Con 'La Pluma del Faycan' para El Mostrador

Gregorio Viera: “Líderes o Jefes”

Anular a quienes desde la lealtad más absoluta no te ríe la gracia, demuestra quien es jefe, debiendo ser líder

Buenas tardes a todas y todos. Gracias por compartir una tarde más un comentario con otra visión, otros ojos, otra pluma. Hoy: “Líderes o Jefes”

No vengo a traerles un tratado, ni siquiera apuntes que denoten la diferencia entre las palabras que conforman en enunciado, líderes o jefes. Se trata de reconocer lo más elemental y que en todos los programas de liderazgo te enseñan y que según tus necesidades debes escoger entre liderazgo o jefatura, sobre todo en política. Ahí está la cuestión esencial, o se es autoridad impuesta que utiliza el poder para mandar, o lo lideras dirigiendo y motivando al equipo, sin imponer.

Y ya que estamos, es necesario aclarar ciertas posturas o comportamientos que flaco favor les hace al equipo cuando en vez de decir yo puedo ser útil, se manda; cuando en vez de inspiración, se dicta; cuando en vez de respeto, se es temido por revanchismo; cuando en vez de motivación, precisa obediencia; cuando en vez de creatividad precisa una organización técnica; cuando en vez de pedagogía se da órdenes.
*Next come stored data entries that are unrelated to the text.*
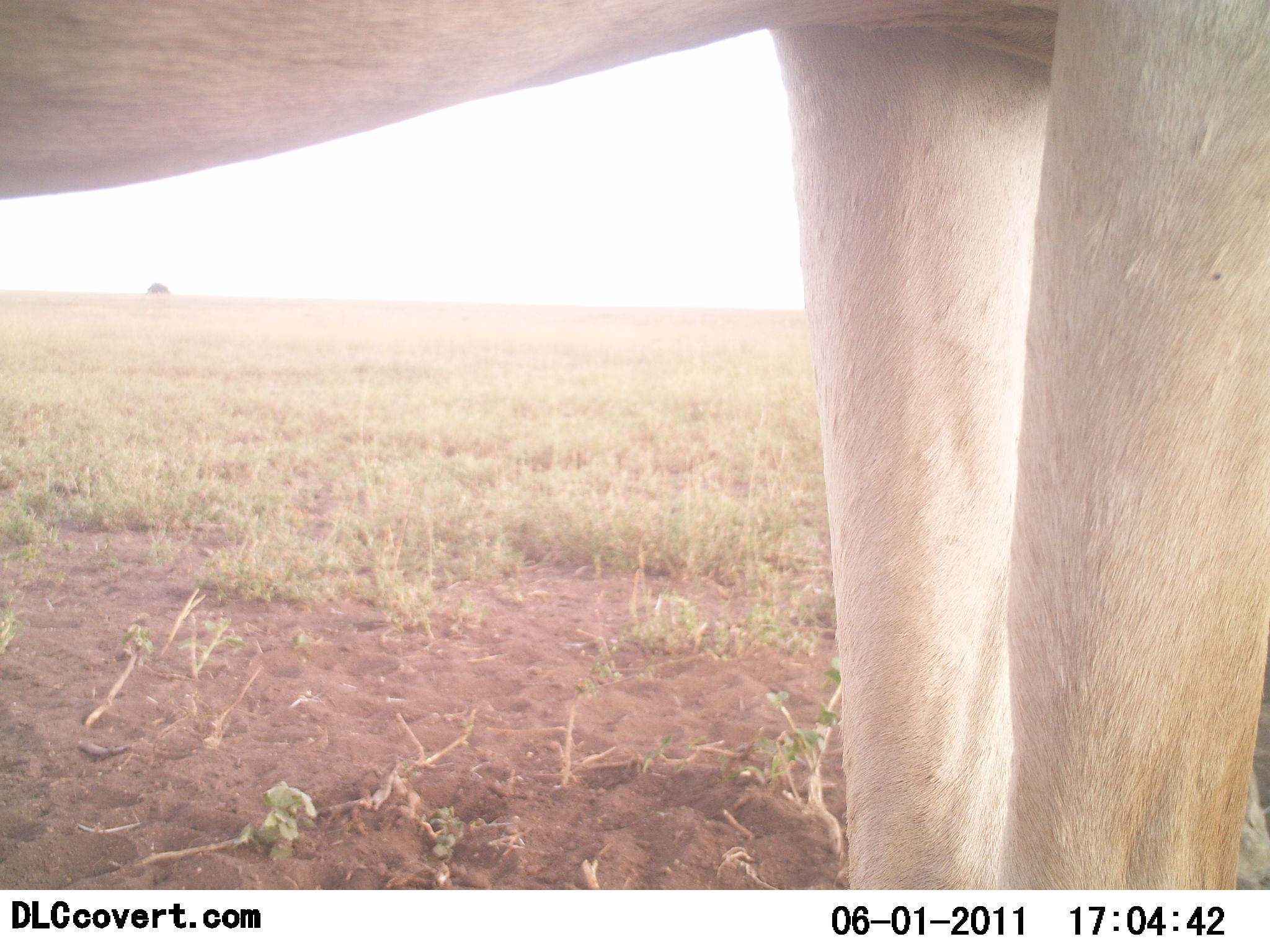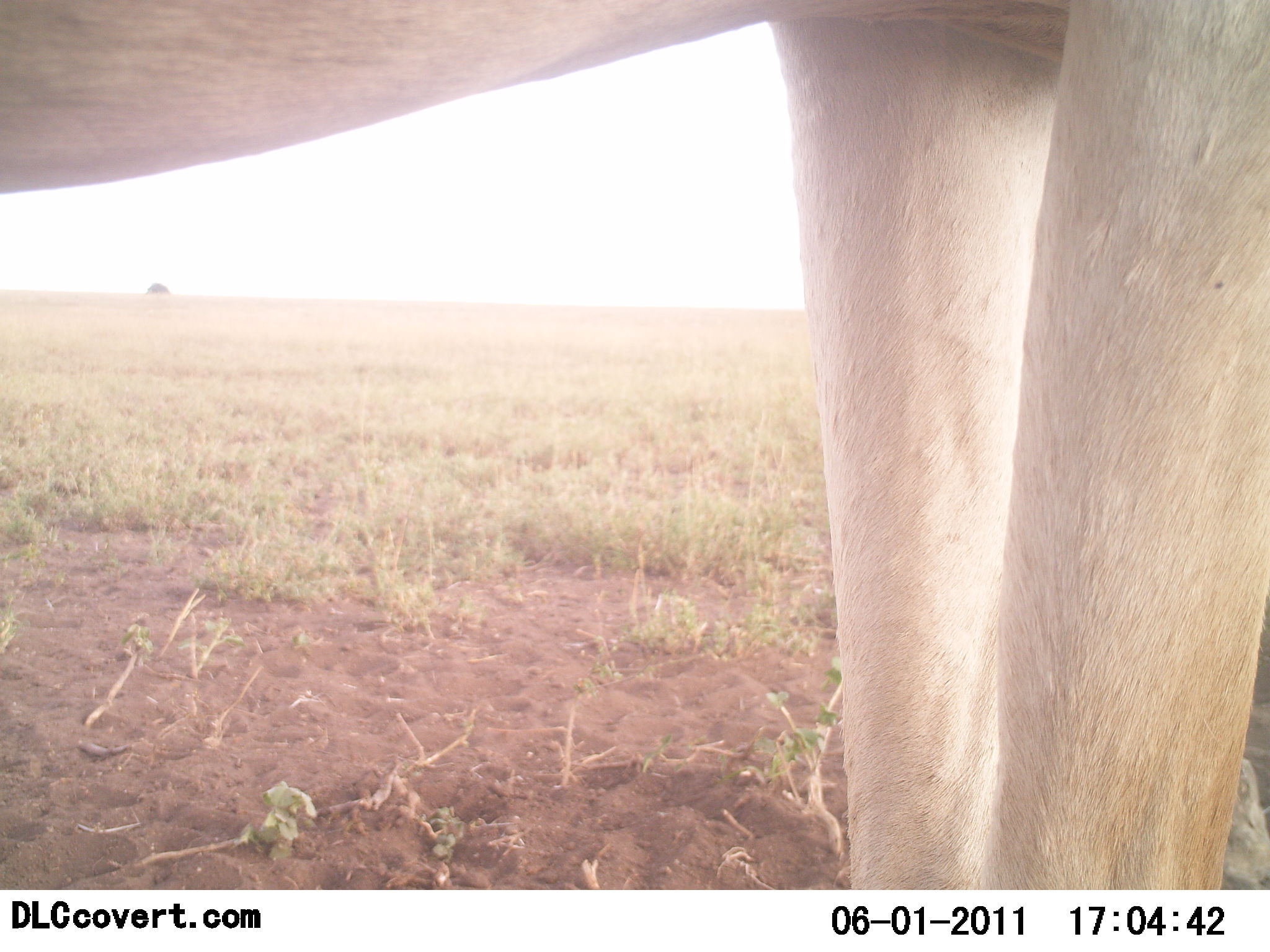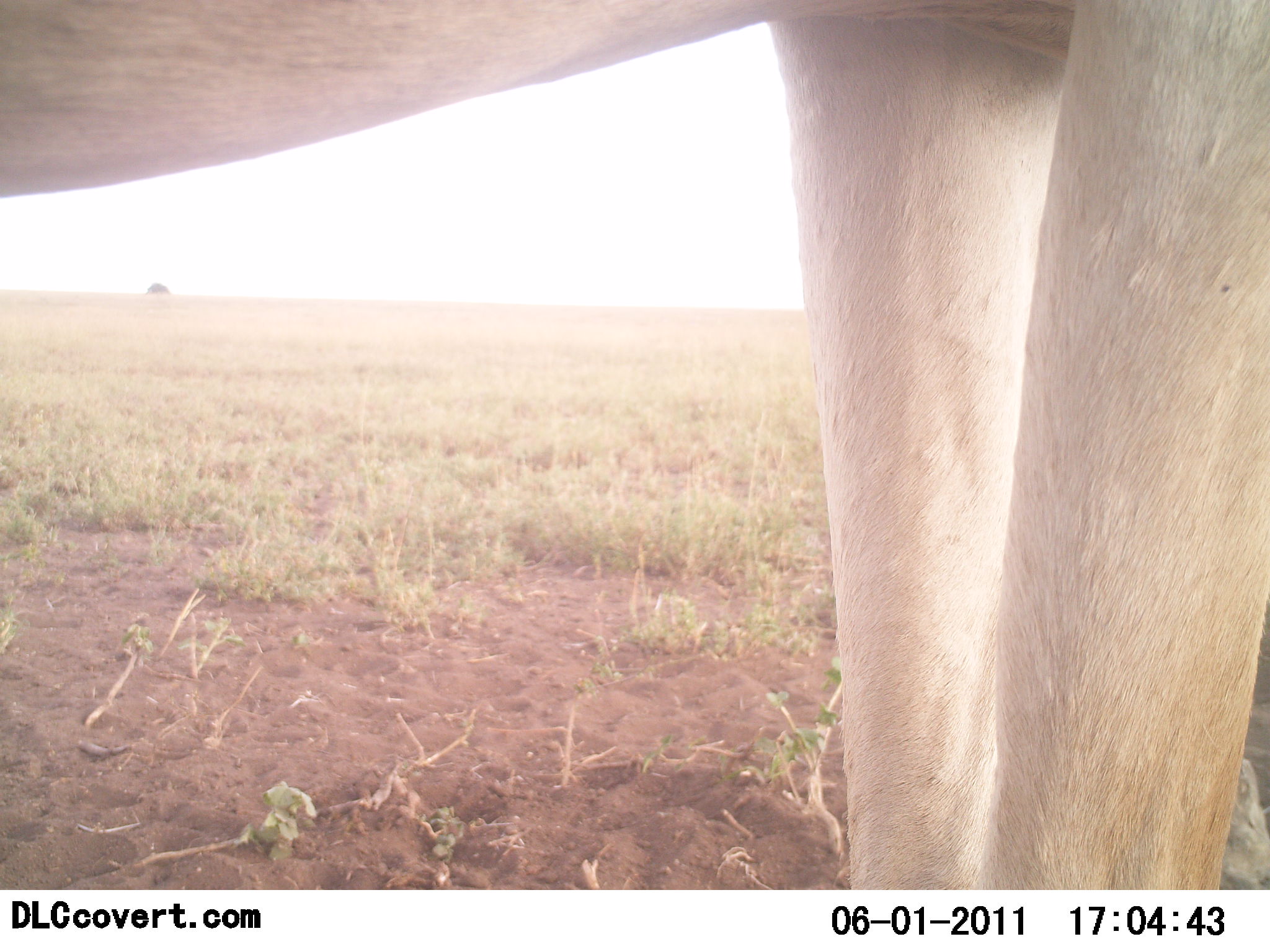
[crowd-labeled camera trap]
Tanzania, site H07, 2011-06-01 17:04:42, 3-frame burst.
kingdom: Animalia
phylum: Chordata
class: Mammalia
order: Artiodactyla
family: Bovidae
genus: Nanger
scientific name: Nanger granti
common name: grant's gazelle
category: gazellegrants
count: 1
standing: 100%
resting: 0%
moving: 0%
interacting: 0%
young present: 0%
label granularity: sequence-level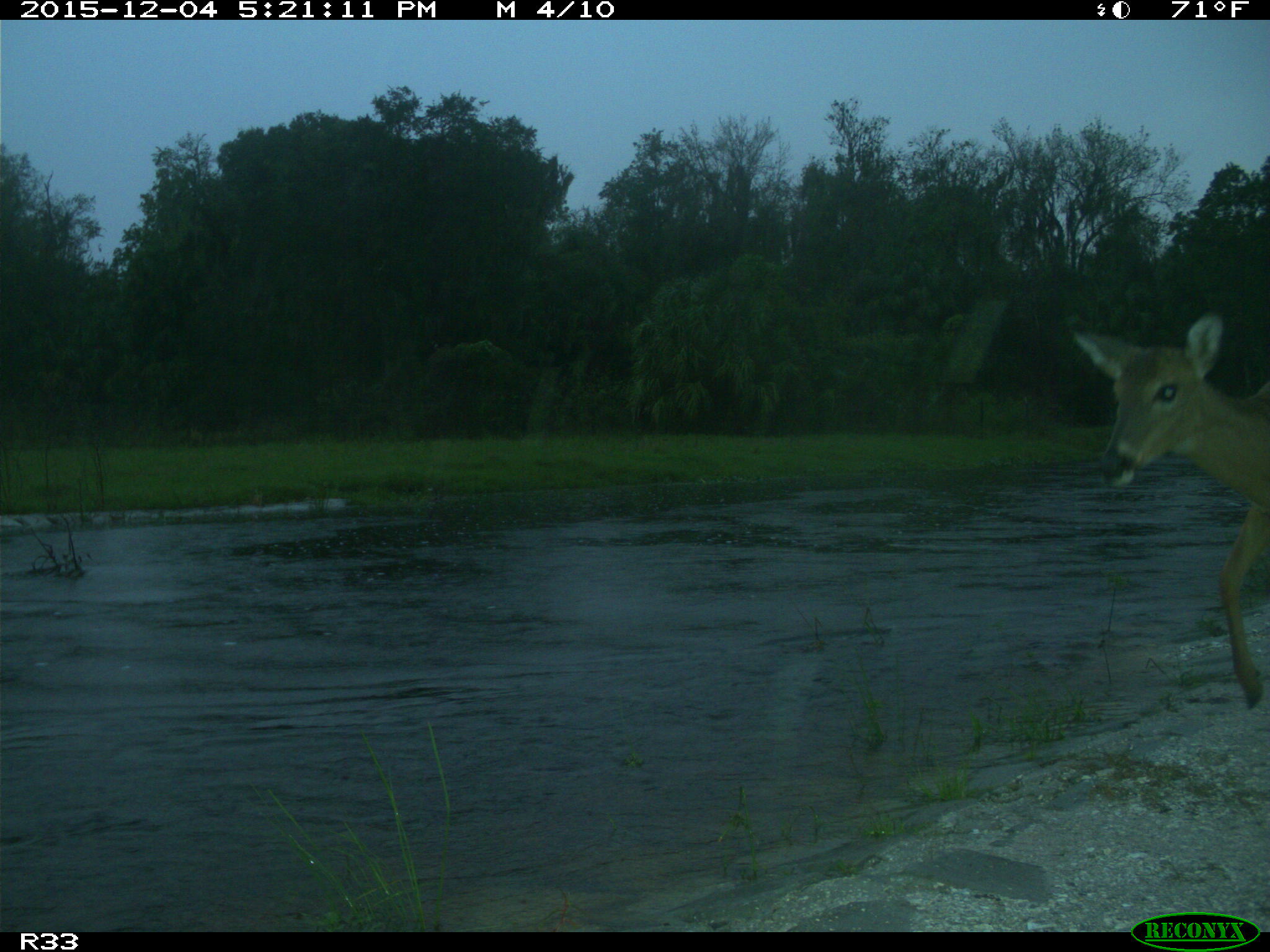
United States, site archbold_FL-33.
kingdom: Animalia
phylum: Chordata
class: Mammalia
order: Artiodactyla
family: Cervidae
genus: Odocoileus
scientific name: Odocoileus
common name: deer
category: unidentified deer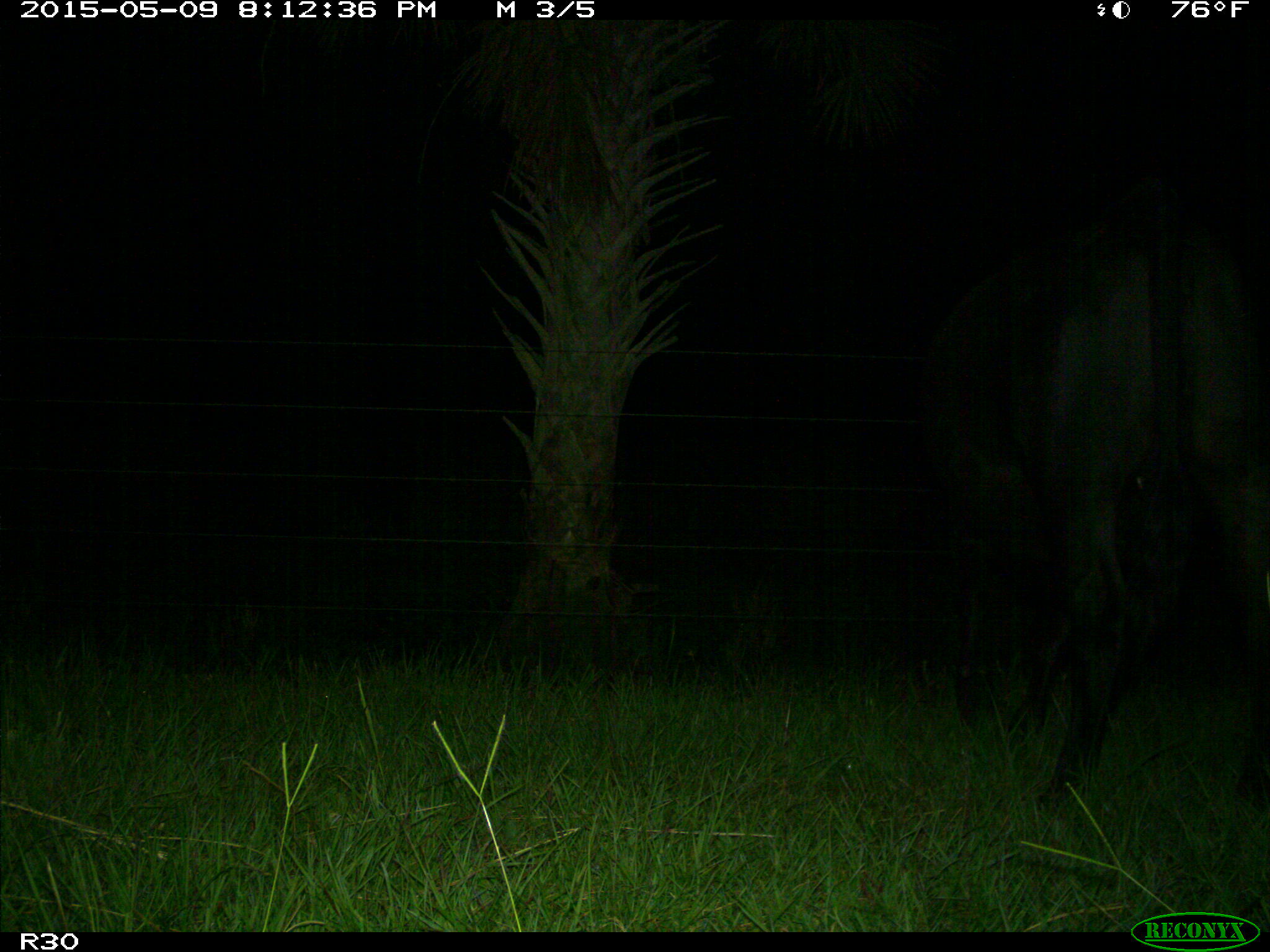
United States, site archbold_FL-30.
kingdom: Animalia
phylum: Chordata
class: Mammalia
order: Artiodactyla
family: Bovidae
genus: Bos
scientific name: Bos taurus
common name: domestic cow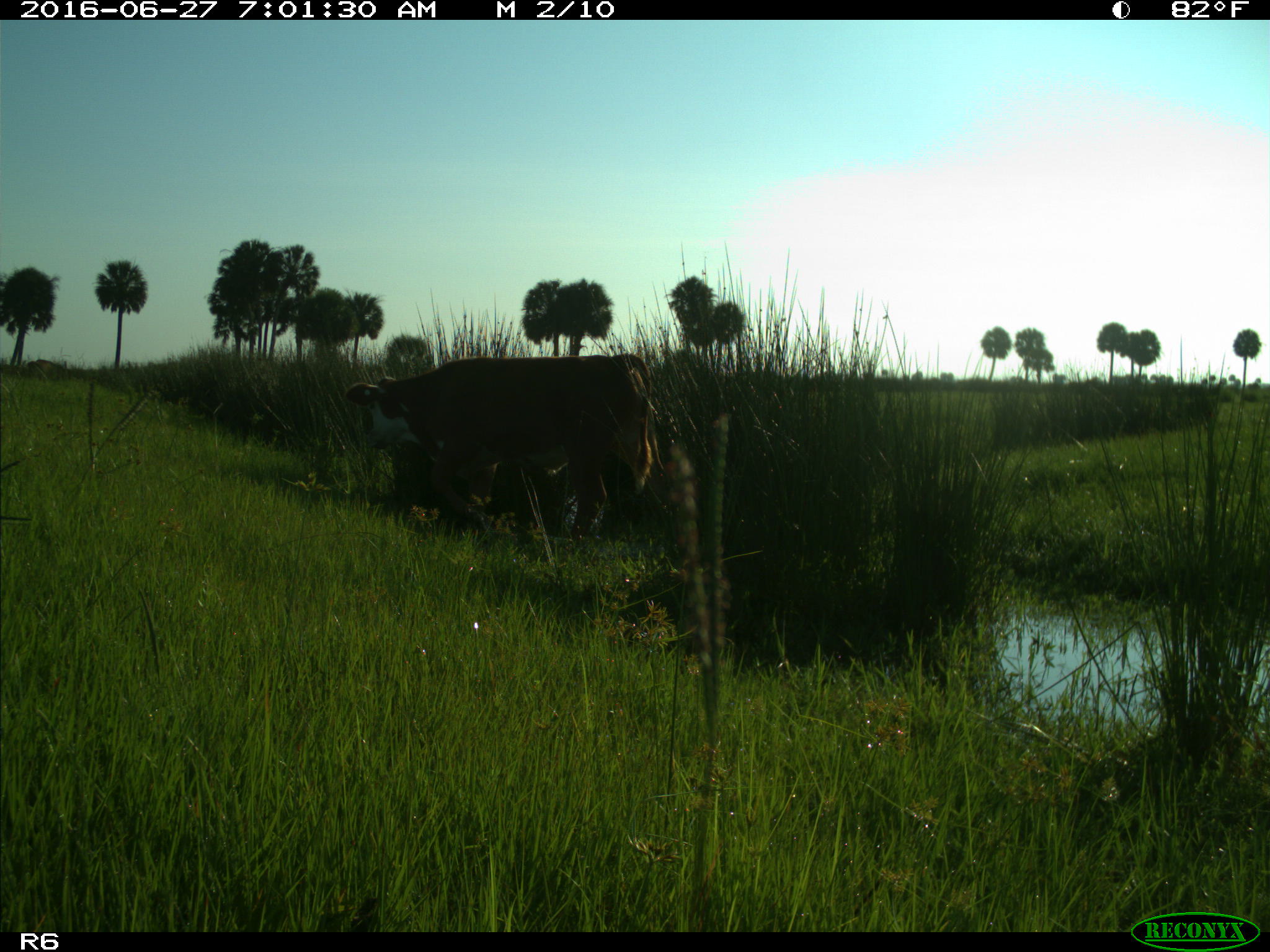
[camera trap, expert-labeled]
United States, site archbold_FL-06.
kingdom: Animalia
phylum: Chordata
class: Mammalia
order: Artiodactyla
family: Bovidae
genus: Bos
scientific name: Bos taurus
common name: domestic cow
Generar confianza y entusiasmo debería ser sinónimos de certezas, convicción, seguridad, serenidad, tranquilidad y eso debe cultivarlo el líder. El mundo está lleno de jefes con aspiraciones de líderes, pero confunden el culo con las témporas.

A lo largo de toda la historia nos encontramos, demasiadas veces, con personas que creen que están iluminadas, llamadas para dirigir el mundo, para decirnos como tenemos que pensar, a quien creer, a quien adorar, son los mismos de siempre, el mismo perro con distinto collar. Son a los que denominamos jefes, a los que señalamos, a los que les mostramos pleitesía, son los mismos que confunden la voluntad del subordinado con su voluntad. No conquistan el liderazgo, abrazan el mando, porque le es más fácil señalar, para imponer su criterio haciendo posible que el trabajo sucio lo hagan otros. Que las contradicciones y su inseguridad eviten el reconocimiento del otro. El Jefe no escucha, no dialoga, no consensua, no equilibra, no obtiene el respeto por si, el conformismo de muchas personas en la sociedad ha permitido que mediocres jefes lideren el mundo, lideren sociedades avanzadas, sociedades mixtas, sociedades libres, equipos humanos llamados a transformar el mundo y sin embargo ese mundo tendría que pararse, o parar al jefe claro.

No se trata de un sortilegio, de una pueril ilusión que se pretenda del líder un comportamiento íntegro y coherente, es lo decente, me decía una amiga mía que huía como alma que la lleva el diablo de la política. El liderazgo se desarrolla a través de una progresión de tus capacidades, nadie nace líder, se construye, se gestiona a través de adoptar medidas eficaces orientadas al desarrollo personal que enaltecen las habilidades interpersonales para el desarrollo del equipo. Un líder no necesariamente tiene por qué ser la persona más visible de una organización. De hecho, no es obligatorio que ejerza dentro de un sistema como tal. La historia está llena de ejemplos de líderes de movimientos sociales o reivindicaciones que no pertenecían a sistemas o jerarquías establecidas. Telde atesora en si, un gran movimiento asociativo, líderes que han promovido cambios, porque motiva y acompaña a sus colaboradores sin necesidad de hacer visibles el poder o la autoridad. Los líderes no necesariamente son jefes, aunque lo ideal es que por sus capacidades ocupen dicho rango; a la vez, no todos los jefes tienen la capacidad de movilización de los líderes. A las pruebas me remito.

La escasa gestión de los conflictos, la poca cercanía, la falta de diálogo e interacción, el privilegio que asumen en tareas públicas, no como herramienta de transformación, por el contrario, exhiben su protagonismo con un tufillo autoritario. Las sociedades avanzamos hacia modelos de diálogo e interacción de doble vía, asumimos que los cambios hay que gestionarlos a través de la confianza, del liderazgo sosegado, inclusivo, participativo y sobre todo libre. Anular a quienes desde la lealtad más absoluta no te ríe la gracia, demuestra quien es jefe, debiendo ser líder, pero cuando miramos para otro lado y dejamos que otros, ¡esos otros!, que deciden por ti, demostramos que nuestra capacidad para liderar se ha quedado en el camino y si queremos, deseamos ser líder y llevar al grupo a las cotas más alta de éxito hay que despojarse de toda vanidad, de todo yoísmo que impida quebrar la confianza, no solo la confianza del equipo, la quiebra de la confianza en uno mismo…, con la pluma del Faycan.